Data shown =>
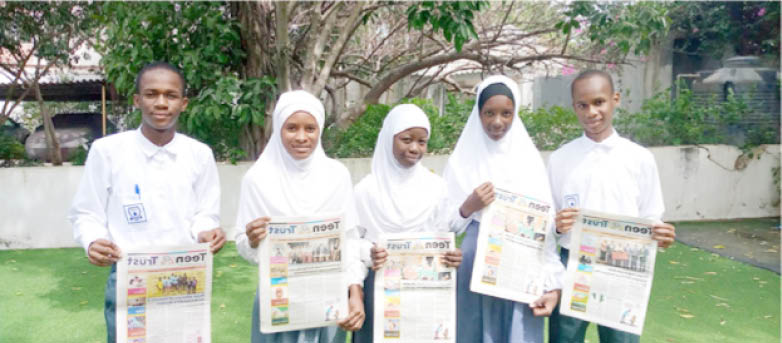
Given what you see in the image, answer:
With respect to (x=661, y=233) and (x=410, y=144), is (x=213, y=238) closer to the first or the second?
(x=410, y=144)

* * *

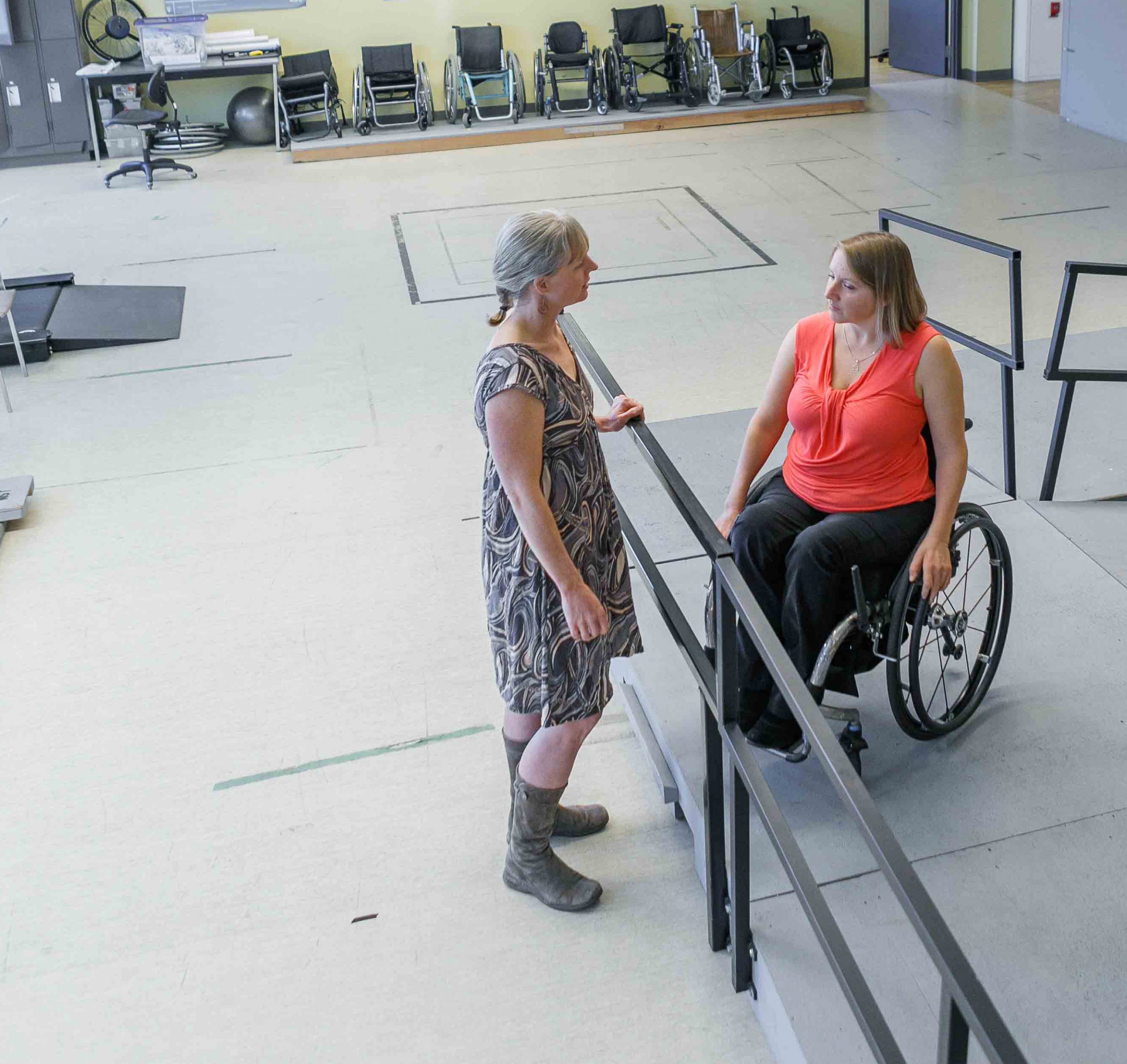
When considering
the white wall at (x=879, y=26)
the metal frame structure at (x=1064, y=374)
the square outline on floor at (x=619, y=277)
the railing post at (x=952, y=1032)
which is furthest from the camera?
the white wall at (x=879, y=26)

---

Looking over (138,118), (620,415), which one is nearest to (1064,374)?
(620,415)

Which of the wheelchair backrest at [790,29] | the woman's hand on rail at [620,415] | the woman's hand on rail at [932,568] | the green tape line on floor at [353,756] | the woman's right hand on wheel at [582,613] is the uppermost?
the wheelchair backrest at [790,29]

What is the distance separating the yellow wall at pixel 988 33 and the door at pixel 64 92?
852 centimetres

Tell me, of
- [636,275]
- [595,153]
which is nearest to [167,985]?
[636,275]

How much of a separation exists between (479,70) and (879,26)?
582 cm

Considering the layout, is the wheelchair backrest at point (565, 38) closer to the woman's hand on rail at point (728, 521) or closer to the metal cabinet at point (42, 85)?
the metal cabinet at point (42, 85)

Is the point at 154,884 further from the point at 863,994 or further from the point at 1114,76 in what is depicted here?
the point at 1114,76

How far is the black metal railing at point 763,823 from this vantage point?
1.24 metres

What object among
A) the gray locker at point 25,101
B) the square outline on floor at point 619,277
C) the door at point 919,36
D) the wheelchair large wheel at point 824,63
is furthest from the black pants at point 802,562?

Your task =>
Count how many lines in the entries above contain the word "woman", and reply with that number alone.

Result below =>
2